Background

Proximal humerus fractures (PHFs) are the most frequent bone fractures, accounting for 5.7% of all fractures in the elderly, and are considered the third most common fracture after femur and wrist fractures [1, 2]. Given the aging of the population, the prevalence of PHFs is increasing constantly [3, 4]. This could be explained by the unimodal distribution of PHFs, peaking in the aged, and by the fact that PHFs are regarded as typical of osteoporotic injuries [5]. A patient’s age, bone quality, comorbidities, compliance, and functional demands could affect choice of treatment strategies for PHFs [6]. Most patients are treated with a nonsurgical approach, and sling immobilization is widely used for PHFs [7]. Nevertheless, surgical treatments such as open reduction internal fixation (ORIF), intramedullary nailing (IMN), hemiarthroplasty (HA), and reverse total shoulder arthroplasty (RTSA) are necessary for complex and displaced fractures. Optimal treatment for PHFs remains complex and requires orthopedic surgeons to address numerous patient-specific factors [8].

Several systematic reviews have addressed medical treatments for PHFs [9, 10]. A meta-analysis conducted by Pizzo et al. identified 51 studies and found that RTSA was associated with higher Constant-Murley scores, improved active forward flexion, and a lower risk of complications than HA [9]. However, the study included both randomized controlled trials (RCTs) and observational studies, which might have caused overestimation of results. Another important meta-analysis performed by Davey et al. identified 13 RCTs and found that RTSA was associated with optimal functional outcomes and minimal revision rates [10]. However, two of the included trials examined the same population and recently published articles need to be included in a new meta-analysis to update the summary results.

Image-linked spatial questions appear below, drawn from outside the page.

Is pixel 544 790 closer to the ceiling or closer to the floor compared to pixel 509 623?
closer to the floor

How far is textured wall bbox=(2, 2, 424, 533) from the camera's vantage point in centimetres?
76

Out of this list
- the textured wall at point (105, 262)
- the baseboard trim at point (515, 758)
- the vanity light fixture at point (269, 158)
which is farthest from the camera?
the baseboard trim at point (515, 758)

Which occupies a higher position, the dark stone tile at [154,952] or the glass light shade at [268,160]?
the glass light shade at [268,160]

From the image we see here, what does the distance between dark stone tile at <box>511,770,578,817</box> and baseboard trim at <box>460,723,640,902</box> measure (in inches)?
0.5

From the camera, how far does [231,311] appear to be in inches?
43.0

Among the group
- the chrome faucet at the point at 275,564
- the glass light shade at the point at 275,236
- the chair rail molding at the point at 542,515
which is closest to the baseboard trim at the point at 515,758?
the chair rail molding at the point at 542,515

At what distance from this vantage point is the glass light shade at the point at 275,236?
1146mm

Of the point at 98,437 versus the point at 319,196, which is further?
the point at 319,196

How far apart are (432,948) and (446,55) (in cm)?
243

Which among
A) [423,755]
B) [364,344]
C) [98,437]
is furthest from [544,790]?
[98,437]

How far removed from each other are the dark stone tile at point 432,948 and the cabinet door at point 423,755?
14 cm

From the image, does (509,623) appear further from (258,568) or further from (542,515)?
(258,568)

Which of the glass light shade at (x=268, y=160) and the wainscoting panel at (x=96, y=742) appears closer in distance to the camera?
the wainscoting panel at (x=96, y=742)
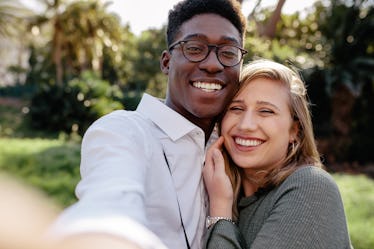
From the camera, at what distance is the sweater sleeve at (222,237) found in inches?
75.8

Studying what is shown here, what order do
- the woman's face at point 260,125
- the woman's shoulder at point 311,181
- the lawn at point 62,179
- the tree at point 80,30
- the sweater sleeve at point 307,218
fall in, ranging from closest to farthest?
the sweater sleeve at point 307,218 < the woman's shoulder at point 311,181 < the woman's face at point 260,125 < the lawn at point 62,179 < the tree at point 80,30

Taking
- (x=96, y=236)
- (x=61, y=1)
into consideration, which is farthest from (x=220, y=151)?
(x=61, y=1)

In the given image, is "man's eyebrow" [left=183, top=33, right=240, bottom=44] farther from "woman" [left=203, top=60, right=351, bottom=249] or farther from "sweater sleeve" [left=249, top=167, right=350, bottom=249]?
"sweater sleeve" [left=249, top=167, right=350, bottom=249]

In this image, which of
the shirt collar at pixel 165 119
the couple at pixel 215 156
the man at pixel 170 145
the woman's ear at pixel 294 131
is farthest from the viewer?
the woman's ear at pixel 294 131

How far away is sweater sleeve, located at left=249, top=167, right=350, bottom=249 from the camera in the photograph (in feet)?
5.85

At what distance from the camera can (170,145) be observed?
6.62 feet

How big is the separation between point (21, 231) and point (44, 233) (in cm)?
5

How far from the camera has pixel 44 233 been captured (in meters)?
0.81

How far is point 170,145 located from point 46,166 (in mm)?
7782

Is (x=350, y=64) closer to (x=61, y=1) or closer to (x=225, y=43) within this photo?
(x=225, y=43)

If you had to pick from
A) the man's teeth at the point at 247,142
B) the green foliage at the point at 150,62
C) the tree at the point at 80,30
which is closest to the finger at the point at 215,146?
the man's teeth at the point at 247,142

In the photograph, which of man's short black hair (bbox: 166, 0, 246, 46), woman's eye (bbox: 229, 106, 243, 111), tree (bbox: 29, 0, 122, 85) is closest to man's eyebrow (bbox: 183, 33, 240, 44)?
man's short black hair (bbox: 166, 0, 246, 46)

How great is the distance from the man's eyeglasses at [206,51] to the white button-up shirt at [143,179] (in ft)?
1.03

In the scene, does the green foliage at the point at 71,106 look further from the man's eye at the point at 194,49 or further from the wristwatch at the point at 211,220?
the wristwatch at the point at 211,220
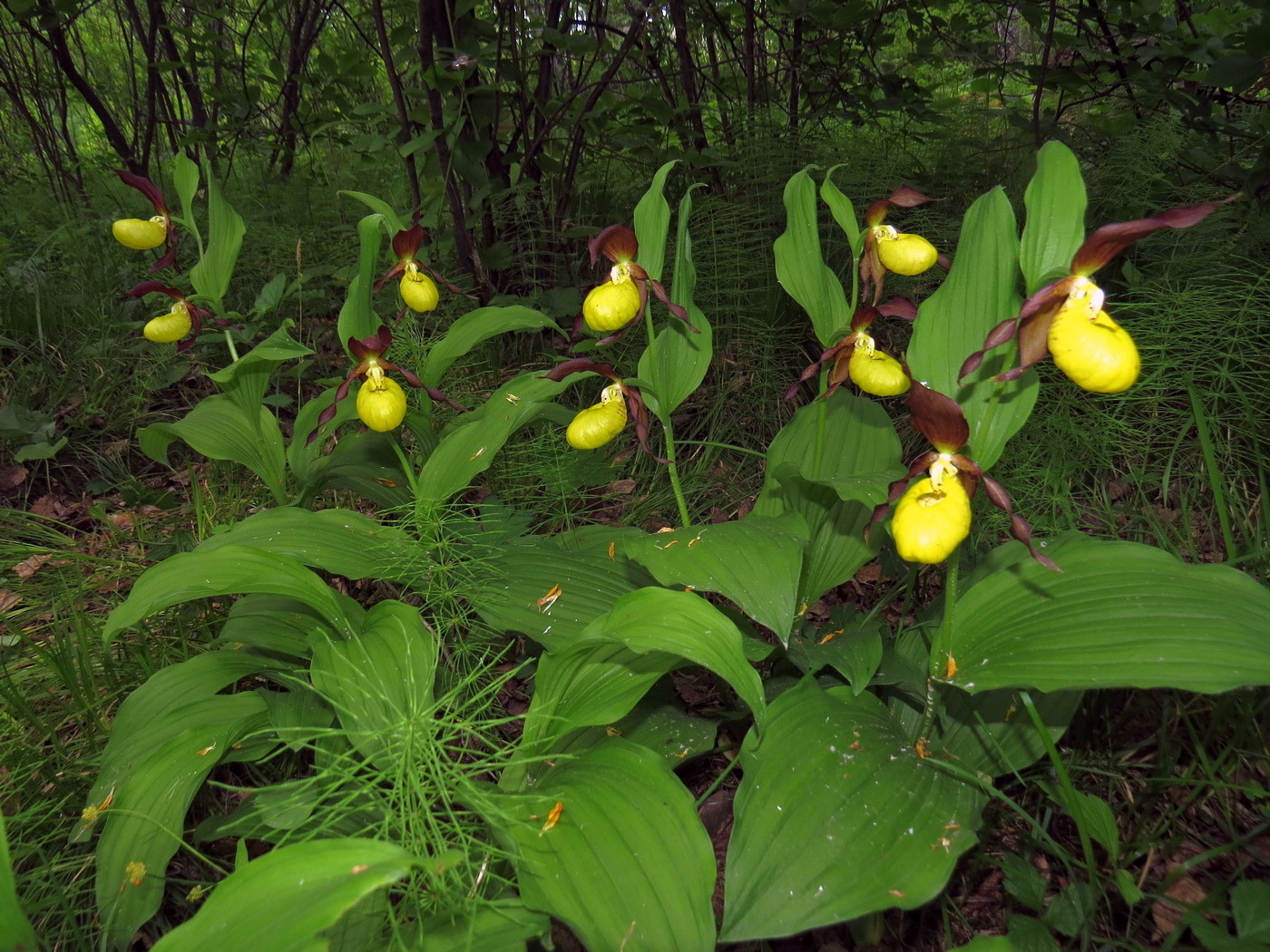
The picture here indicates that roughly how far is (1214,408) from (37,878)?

Network meta-analysis can synthesize data and obtain an estimate between the treatments of interest using indirect comparisons to rank various treatments for PHFs. Therefore, we performed a systematic review and network meta-analysis to update and expand previous systematic reviews, in order to inform clinical practice by comparing different types of surgical treatments for adult patients with PHFs.

Materials and methods

Search strategy and selection criteria

The PRISMA guidelines were used to guide the analysis and reporting of this systematic review and network meta-analysis [11]. Conservative therapy-controlled or head-to-head RCTs of four surgical techniques in patients with PHFs were eligible for inclusion, and publication language and status were not restricted. We systematically searched PubMed, Embase, and the Cochrane Library for eligible RCTs throughout June 2022, and the search terms mainly focused on “proximal humerus fractures” and “Randomized controlled trial”. Details of the search strategies are listed in the supplementary file. Trials from the ClinicalTrials.gov (US NIH) website that had already been completed, but the data not yet published, were also included. We also reviewed the reference lists of relevant original articles and reviews to identify eligible RCTs that met the inclusion criteria.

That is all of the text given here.